Ольга Елисеева - Геополитические проекты Г. А. Потемкина
«Одним словом сказать, что турки не перестают всячески доказывать нам, сколь велико желание их разорвать мир, и что недостает им только сил и случая, чтоб обратить в ничто все, что мы приобрели войною. Страшно им мореплавание наше на Черном море; для того они начинают ворошиться, что видят херсонский флот готовым быть. - Писал князь в обращении к Екатерине. - Для чего им хан не по мысли, для того, что он Порте не предан и что он не согласится промолчать, если б турки в Крыму хотели усилится. Что же касается до коммерции, в сем пункте держат нас за руки французы, ибо, имея весь левантский торг за собою, боятся из рук выпустить и их намерение двойное, или утеснять нашу торговлю, или прибрать учреждением своих контор в Херсоне в свои руки. Сие все делается для того, чтоб мы, не найдя барышей, отстали. Умысел явной, чтоб трактуя о сем деле, возмущение против хана сделать» {242}.
Далее князь рассматривал возможное изменение международной ситуации в случае начала русско-турецкого конфликта. Он предполагал, что Франция ограничится одним подстрекательством и дипломатическими демаршами. На слова Безбородко, что Швеция «не может озаботить нас сильным образом» Григорий Александрович отвечал: «Не может, потому что сия земля в таком положении, что проигранная одна баталия решает судьбу ее». Предположение, что прусский король «может озаботить нас ненавистью к союзнику нашему», т. е. действиями против Австрии, казалось ему маловероятным. «Король прусский, может быть, Данциг захватит или шведскую Померанию». - Отвечал князь. Зато весьма важным делом Потемкин считал приобретение содействия Польши, на что в первоначальном тексте документа практически не обращалось внимания. «Справедливость требует по увенчании предприятий Ваших, - обращается князь к Екатерине, - уделить и Польше, а именно землю, лежащую между рек Днестра и Буга» {243}.

----------

СПИСОК ЗАДАНИЙ:
1 > Ответьте по тексту о геополитических проектах Потемкина:
(a) Чего, по словам князя, страшатся турки?
(b) Что, по предположению Потемкина, может захватить прусский король?
(c) Какую землю, по мнению князя, следует уделить Польше?
2 > Продолжите текст о геополитических проектах Потемкина после его последнего предложения.

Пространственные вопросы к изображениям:
----------

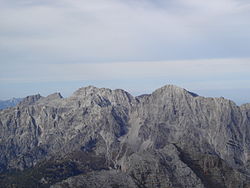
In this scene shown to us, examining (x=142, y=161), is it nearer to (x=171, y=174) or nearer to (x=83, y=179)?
(x=171, y=174)

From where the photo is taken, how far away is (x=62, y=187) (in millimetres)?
112625

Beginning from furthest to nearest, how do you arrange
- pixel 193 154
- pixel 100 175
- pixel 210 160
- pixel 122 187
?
pixel 193 154
pixel 210 160
pixel 100 175
pixel 122 187

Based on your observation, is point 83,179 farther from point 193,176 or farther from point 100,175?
point 193,176

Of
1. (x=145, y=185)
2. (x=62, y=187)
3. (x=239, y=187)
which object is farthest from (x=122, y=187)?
(x=239, y=187)

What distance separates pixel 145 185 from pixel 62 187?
21612 millimetres

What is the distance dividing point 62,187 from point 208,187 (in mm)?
39695

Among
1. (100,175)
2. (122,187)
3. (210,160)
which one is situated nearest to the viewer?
(122,187)

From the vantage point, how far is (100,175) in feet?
394

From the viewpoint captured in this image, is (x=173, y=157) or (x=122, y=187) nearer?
(x=122, y=187)

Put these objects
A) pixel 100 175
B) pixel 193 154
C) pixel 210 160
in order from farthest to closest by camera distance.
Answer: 1. pixel 193 154
2. pixel 210 160
3. pixel 100 175

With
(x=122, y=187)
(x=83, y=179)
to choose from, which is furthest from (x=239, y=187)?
(x=83, y=179)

----------

ОТВЕТЫ К ЗАДАНИЯМ:
1 >
(a) Мореплавания русских на Черном море.
(b) Данциг или шведскую Померанию.
(c) Землю, лежащую между реками Днестром и Бугом.

2 >
Важно отметить, что за пять лет до реального начала войны Потемкин довольно правильно предсказал действия различных европейских стран в условиях нового конфликта. Только Швеция. где положение Густава III на престоле за эти годы укрепилось, внесла заметные изменения в нарисованную князем картину.
Черновой вариант документа, который готовили Потемкин и Безбородко, показывает, что любые упоминания о Крыме были исключены по настоянию светлейшего князя. «Россия отрицается для себя от всякого приобретения кроме: 1) города Очакова с его уездом; 2) островов в архипелаге…», - писал Безбородко. «И так достанется, для того и должно о Крыме ни слова не говорить, - отвечал Григорий Александрович, - а резон для чего изволите усмотреть в особой записке. Сказать просто: границы России - Черное море. Островов не упоминать, а сказать один или два» {244}. Обращает на себя внимание тот факт, что пометы Потемкина, сделанные на тексте Безбородко, адресованы непосредственно Екатерине, это подчеркивает подчиненность положения [60] Безбородко по отношению к обоим корреспондентам и показывает, что основной диалог шел именно между императрицей и светлейшим князем. Александр Андреевич же в данном случае выполнял вспомогательную функцию.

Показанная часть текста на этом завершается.